Hoy, más que nunca, el sistema nacional de inversión pública (SNIP) debe filtrar las inversiones improductivas o innecesarias (estatuas, estadios, etc.). Se debe priorizar la inversión descentralizada en obras de alto impacto social. La lista es conocida: caminos rurales, electrificación rural, agua potable.
Estas obras son de gran beneficio para la población y no son costosas, pero están en zonas donde no hay capacidad de ejecución. Por ello, se debe implementar atajos: en lugar de hacer perfil, estudio de prefactibilidad y de factibilidad, habría que empezar con el de factibilidad y realizar la obra más rápidamente.
Y se debería ser tolerante a cierto margen de error. A veces se exagera en el análisis y se observan expedientes porque "el ancho de la tubería es de tres cuartos de pulgada cuando media pulgada bastaría". La intención es buena, pero en un contexto de crisis, ad portas de un ciclo electoral, es más importante que la población perciba que la actual política económica le trae beneficios palpables, que ahorrar recursos marginales.
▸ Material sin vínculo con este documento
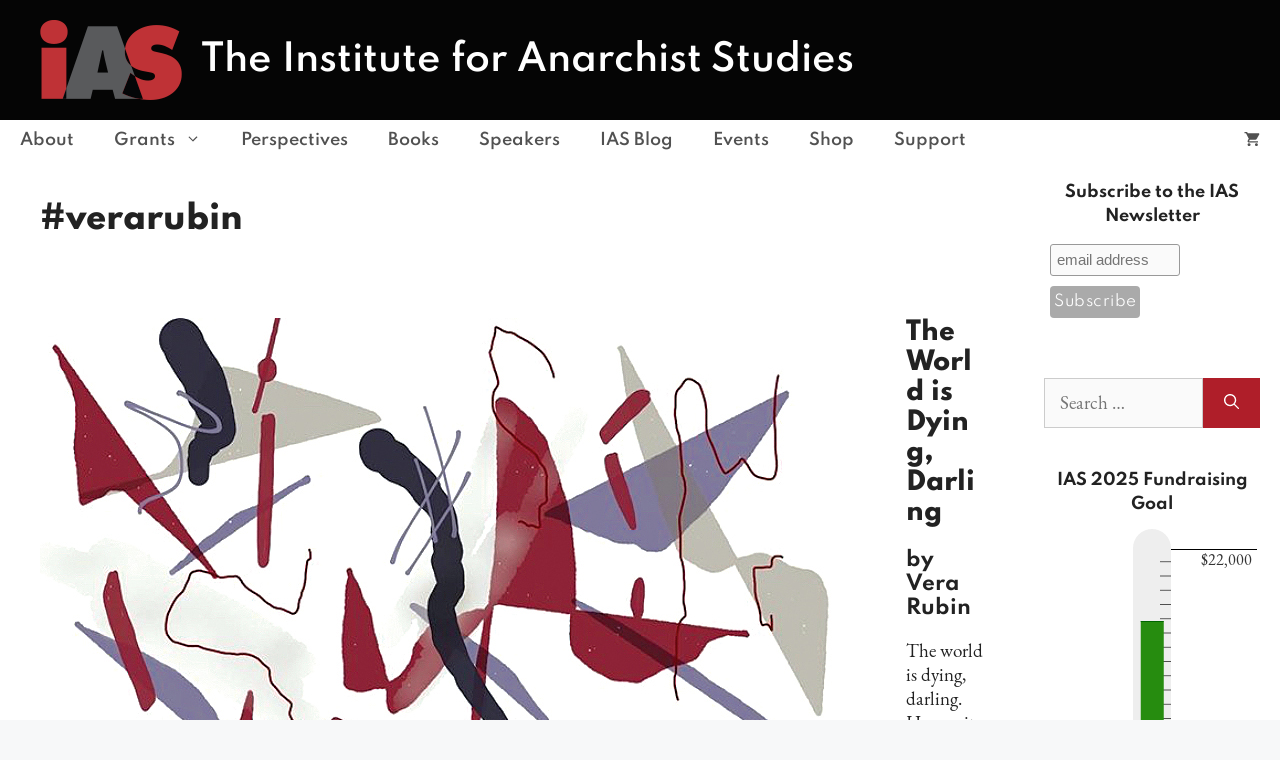

--- FILE ---
content_type: text/css
request_url: https://anarchiststudies.org/wp-content/themes/generatepress_child/style.css?ver=1605154330
body_size: 3443
content:
/*
 Theme Name:   GeneratePress Child
 Theme URI:    https://generatepress.com
 Description:  Default GeneratePress child theme
 Author:       Tom Usborne
 Author URI:   https://tomusborne.com
 Template:     generatepress
 Version:      0.1
*/

/* Center captions under images by fault */
.wp-caption .wp-caption-text {
    text-align: center;
}

/* eb-garamond-regular - latin-ext */
@font-face {
  font-family: 'EB Garamond';
  font-style: normal;
  font-weight: 400;
  src: local(''),
       url('./fonts/eb-garamond-v14-latin-ext-regular.woff2') format('woff2'), /* Chrome 26+, Opera 23+, Firefox 39+ */
       url('./fonts/eb-garamond-v14-latin-ext-regular.woff') format('woff'); /* Chrome 6+, Firefox 3.6+, IE 9+, Safari 5.1+ */
}
/* eb-garamond-700 - latin-ext */
@font-face {
  font-family: 'EB Garamond';
  font-style: normal;
  font-weight: 700;
  src: local(''),
       url('./fonts/eb-garamond-v14-latin-ext-700.woff2') format('woff2'), /* Chrome 26+, Opera 23+, Firefox 39+ */
       url('./fonts/eb-garamond-v14-latin-ext-700.woff') format('woff'); /* Chrome 6+, Firefox 3.6+, IE 9+, Safari 5.1+ */
}
/* eb-garamond-italic - latin-ext */
@font-face {
  font-family: 'EB Garamond';
  font-style: italic;
  font-weight: 400;
  src: local(''),
       url('./fonts/eb-garamond-v14-latin-ext-italic.woff2') format('woff2'), /* Chrome 26+, Opera 23+, Firefox 39+ */
       url('./fonts/eb-garamond-v14-latin-ext-italic.woff') format('woff'); /* Chrome 6+, Firefox 3.6+, IE 9+, Safari 5.1+ */
}
/* eb-garamond-700italic - latin-ext */
@font-face {
  font-family: 'EB Garamond';
  font-style: italic;
  font-weight: 700;
  src: local(''),
       url('../fonts/eb-garamond-v14-latin-ext-700italic.woff2') format('woff2'), /* Chrome 26+, Opera 23+, Firefox 39+ */
       url('../fonts/eb-garamond-v14-latin-ext-700italic.woff') format('woff'); /* Chrome 6+, Firefox 3.6+, IE 9+, Safari 5.1+ */
}

/* spartan-regular - latin-ext */
@font-face {
  font-family: 'Spartan';
  font-style: normal;
  font-weight: 400;
  src: local(''),
       url('./fonts/spartan-v2-latin-ext-regular.woff2') format('woff2'), /* Chrome 26+, Opera 23+, Firefox 39+ */
       url('./fonts/spartan-v2-latin-ext-regular.woff') format('woff'); /* Chrome 6+, Firefox 3.6+, IE 9+, Safari 5.1+ */
}
/* spartan-600 - latin-ext */
@font-face {
  font-family: 'Spartan';
  font-style: normal;
  font-weight: 600;
  src: local(''),
       url('./fonts/spartan-v2-latin-ext-600.woff2') format('woff2'), /* Chrome 26+, Opera 23+, Firefox 39+ */
       url('./fonts/spartan-v2-latin-ext-600.woff') format('woff'); /* Chrome 6+, Firefox 3.6+, IE 9+, Safari 5.1+ */
}
/* spartan-700 - latin-ext */
@font-face {
  font-family: 'Spartan';
  font-style: normal;
  font-weight: 700;
  src: local(''),
       url('./fonts/spartan-v2-latin-ext-700.woff2') format('woff2'), /* Chrome 26+, Opera 23+, Firefox 39+ */
       url('./fonts/spartan-v2-latin-ext-700.woff') format('woff'); /* Chrome 6+, Firefox 3.6+, IE 9+, Safari 5.1+ */
}
/* spartan-800 - latin-ext */
@font-face {
  font-family: 'Spartan';
  font-style: normal;
  font-weight: 800;
  src: local(''),
       url('./fonts/spartan-v2-latin-ext-800.woff2') format('woff2'), /* Chrome 26+, Opera 23+, Firefox 39+ */
       url('./fonts/spartan-v2-latin-ext-800.woff') format('woff'); /* Chrome 6+, Firefox 3.6+, IE 9+, Safari 5.1+ */
}

Si las observaciones de las oficinas de inversión no reducen el costo en más del 15% del proyecto original, que se apruebe como está. Facilitar las iniciativas privadas en estas áreas con proyectos que pasen por el SNIP ayudaría. Estamos en un grave contexto internacional que justifica medidas excepcionales. Hemos ahorrado pan en el pasado para no tener que sufrir ahora más de lo necesario. Usemos nuestros ahorros con prudencia, pero no por exceso de optimizaciones trabemos la inversión.